##### RECORD EXTRACTS
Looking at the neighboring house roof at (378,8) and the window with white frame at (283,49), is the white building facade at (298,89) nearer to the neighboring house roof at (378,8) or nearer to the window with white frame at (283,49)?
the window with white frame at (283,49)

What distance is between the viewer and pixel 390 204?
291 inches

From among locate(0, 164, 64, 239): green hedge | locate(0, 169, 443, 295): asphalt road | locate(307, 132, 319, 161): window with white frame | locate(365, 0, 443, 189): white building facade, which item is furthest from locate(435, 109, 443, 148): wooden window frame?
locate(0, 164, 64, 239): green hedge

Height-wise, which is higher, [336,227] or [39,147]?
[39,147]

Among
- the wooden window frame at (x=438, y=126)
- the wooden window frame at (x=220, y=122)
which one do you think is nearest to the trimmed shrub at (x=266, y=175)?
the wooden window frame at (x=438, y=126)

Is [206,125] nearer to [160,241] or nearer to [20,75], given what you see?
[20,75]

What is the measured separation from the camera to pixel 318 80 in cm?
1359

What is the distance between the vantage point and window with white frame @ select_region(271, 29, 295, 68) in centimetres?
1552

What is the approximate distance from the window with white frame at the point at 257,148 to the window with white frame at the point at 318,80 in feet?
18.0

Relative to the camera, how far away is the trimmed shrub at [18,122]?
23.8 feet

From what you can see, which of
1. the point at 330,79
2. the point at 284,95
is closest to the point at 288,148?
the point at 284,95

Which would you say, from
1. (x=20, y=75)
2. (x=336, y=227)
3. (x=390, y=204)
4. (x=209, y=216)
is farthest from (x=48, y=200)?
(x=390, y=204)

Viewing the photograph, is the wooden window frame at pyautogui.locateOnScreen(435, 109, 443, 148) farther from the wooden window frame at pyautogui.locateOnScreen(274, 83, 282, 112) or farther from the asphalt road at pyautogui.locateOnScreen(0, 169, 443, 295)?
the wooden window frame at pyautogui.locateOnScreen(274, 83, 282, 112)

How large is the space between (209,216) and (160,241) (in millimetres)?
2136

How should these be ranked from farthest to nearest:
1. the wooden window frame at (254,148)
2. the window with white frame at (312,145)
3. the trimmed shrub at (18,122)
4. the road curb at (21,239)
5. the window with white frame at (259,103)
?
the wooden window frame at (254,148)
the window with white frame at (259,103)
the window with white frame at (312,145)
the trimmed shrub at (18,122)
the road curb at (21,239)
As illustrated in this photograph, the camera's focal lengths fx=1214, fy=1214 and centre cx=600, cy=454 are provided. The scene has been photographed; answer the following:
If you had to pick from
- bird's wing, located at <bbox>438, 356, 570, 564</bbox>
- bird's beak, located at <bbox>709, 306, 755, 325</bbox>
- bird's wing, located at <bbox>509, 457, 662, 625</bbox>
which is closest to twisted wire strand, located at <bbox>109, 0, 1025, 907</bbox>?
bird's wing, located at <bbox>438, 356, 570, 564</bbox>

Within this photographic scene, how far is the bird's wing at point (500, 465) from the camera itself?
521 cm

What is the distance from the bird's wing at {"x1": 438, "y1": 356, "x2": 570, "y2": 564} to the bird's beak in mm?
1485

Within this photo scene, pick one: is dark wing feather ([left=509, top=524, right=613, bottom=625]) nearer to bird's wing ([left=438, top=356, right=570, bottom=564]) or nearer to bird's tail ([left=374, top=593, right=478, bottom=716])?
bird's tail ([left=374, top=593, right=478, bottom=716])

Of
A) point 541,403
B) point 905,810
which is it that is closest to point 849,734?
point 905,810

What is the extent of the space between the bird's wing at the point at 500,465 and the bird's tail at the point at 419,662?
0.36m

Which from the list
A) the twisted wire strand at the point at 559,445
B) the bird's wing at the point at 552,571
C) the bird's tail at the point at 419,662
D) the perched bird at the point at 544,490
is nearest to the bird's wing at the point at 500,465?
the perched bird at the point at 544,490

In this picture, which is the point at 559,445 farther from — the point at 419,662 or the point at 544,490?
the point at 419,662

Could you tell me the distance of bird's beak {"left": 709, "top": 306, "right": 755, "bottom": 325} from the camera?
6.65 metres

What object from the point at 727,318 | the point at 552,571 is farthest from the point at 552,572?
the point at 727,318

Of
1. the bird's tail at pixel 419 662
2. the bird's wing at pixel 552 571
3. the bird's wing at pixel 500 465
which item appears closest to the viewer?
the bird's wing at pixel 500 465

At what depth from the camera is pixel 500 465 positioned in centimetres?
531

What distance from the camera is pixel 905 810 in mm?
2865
##########
| WORK INSTRUCTIONS |
Reproduce every line of the records above, unchanged and in the same order.

| TASK OUTPUT |
Looking at the neighboring house roof at (378,8) and the window with white frame at (283,49), is the white building facade at (298,89) nearer to the neighboring house roof at (378,8) or nearer to the window with white frame at (283,49)?
the window with white frame at (283,49)

What distance is between the viewer and pixel 390 204?
291 inches

From among locate(0, 164, 64, 239): green hedge | locate(0, 169, 443, 295): asphalt road | locate(307, 132, 319, 161): window with white frame | locate(365, 0, 443, 189): white building facade, which item is furthest from locate(435, 109, 443, 148): wooden window frame?
locate(0, 164, 64, 239): green hedge

Height-wise, which is higher, [336,227] or [39,147]?
[39,147]

Among
- the wooden window frame at (x=438, y=126)
- the wooden window frame at (x=220, y=122)
which one do you think is nearest to the trimmed shrub at (x=266, y=175)?
the wooden window frame at (x=438, y=126)

Is [206,125] nearer to [160,241] or nearer to [20,75], given what you see?
[20,75]

What is the measured separation from the camera to pixel 318 80 in cm?
1359

What is the distance between the vantage point and window with white frame @ select_region(271, 29, 295, 68) in centimetres?
1552

What is the approximate distance from the window with white frame at the point at 257,148 to the window with white frame at the point at 318,80 in feet?
18.0

Relative to the camera, how far away is the trimmed shrub at [18,122]?
23.8 feet

From what you can see, which of
1. the point at 330,79
2. the point at 284,95
is closest to the point at 288,148?
the point at 284,95

Which would you say, from
1. (x=20, y=75)
2. (x=336, y=227)
3. (x=390, y=204)
4. (x=209, y=216)
is farthest from (x=48, y=200)?
(x=390, y=204)

Viewing the photograph, is the wooden window frame at pyautogui.locateOnScreen(435, 109, 443, 148) farther from the wooden window frame at pyautogui.locateOnScreen(274, 83, 282, 112) or farther from the asphalt road at pyautogui.locateOnScreen(0, 169, 443, 295)?
the wooden window frame at pyautogui.locateOnScreen(274, 83, 282, 112)

How large is the space between (209,216) and (160,241) (in millimetres)?
2136

How should these be ranked from farthest to nearest:
1. the wooden window frame at (254,148)
2. the window with white frame at (312,145)
3. the trimmed shrub at (18,122)
4. the road curb at (21,239)
5. the window with white frame at (259,103)
?
the wooden window frame at (254,148)
the window with white frame at (259,103)
the window with white frame at (312,145)
the trimmed shrub at (18,122)
the road curb at (21,239)
As illustrated in this photograph, the camera's focal lengths fx=1214, fy=1214 and centre cx=600, cy=454 are provided. The scene has been photographed; answer the following:
If you had to pick from
- bird's wing, located at <bbox>438, 356, 570, 564</bbox>
- bird's beak, located at <bbox>709, 306, 755, 325</bbox>
- bird's wing, located at <bbox>509, 457, 662, 625</bbox>
which is closest to twisted wire strand, located at <bbox>109, 0, 1025, 907</bbox>?
bird's wing, located at <bbox>438, 356, 570, 564</bbox>

Within this photographic scene, how far is the bird's wing at point (500, 465) from the camera itself?
521 cm

What is the distance from the bird's wing at {"x1": 438, "y1": 356, "x2": 570, "y2": 564} to the bird's beak in mm?
1485

Within this photo scene, pick one: is dark wing feather ([left=509, top=524, right=613, bottom=625]) nearer to bird's wing ([left=438, top=356, right=570, bottom=564]) or nearer to bird's tail ([left=374, top=593, right=478, bottom=716])?
bird's tail ([left=374, top=593, right=478, bottom=716])

Of
A) point 541,403
B) point 905,810
which is it that is closest to point 849,734?
point 905,810

What is the extent of the space between the bird's wing at the point at 500,465 and the bird's tail at the point at 419,662?
0.36m

Which from the list
A) the twisted wire strand at the point at 559,445
B) the bird's wing at the point at 552,571
C) the bird's tail at the point at 419,662
D) the perched bird at the point at 544,490
is nearest to the bird's wing at the point at 500,465?
the perched bird at the point at 544,490

In this picture, which is the point at 559,445 farther from — the point at 419,662 or the point at 544,490?
the point at 419,662

Could you tell me the distance of bird's beak {"left": 709, "top": 306, "right": 755, "bottom": 325} from the camera?
6.65 metres

What object from the point at 727,318 | the point at 552,571 is farthest from the point at 552,572?
the point at 727,318

Of
1. the bird's tail at pixel 419 662
2. the bird's wing at pixel 552 571
3. the bird's wing at pixel 500 465
which item appears closest to the viewer?
the bird's wing at pixel 500 465

At what depth from the camera is pixel 500 465 positioned in centimetres?
531

What distance from the camera is pixel 905 810 in mm?
2865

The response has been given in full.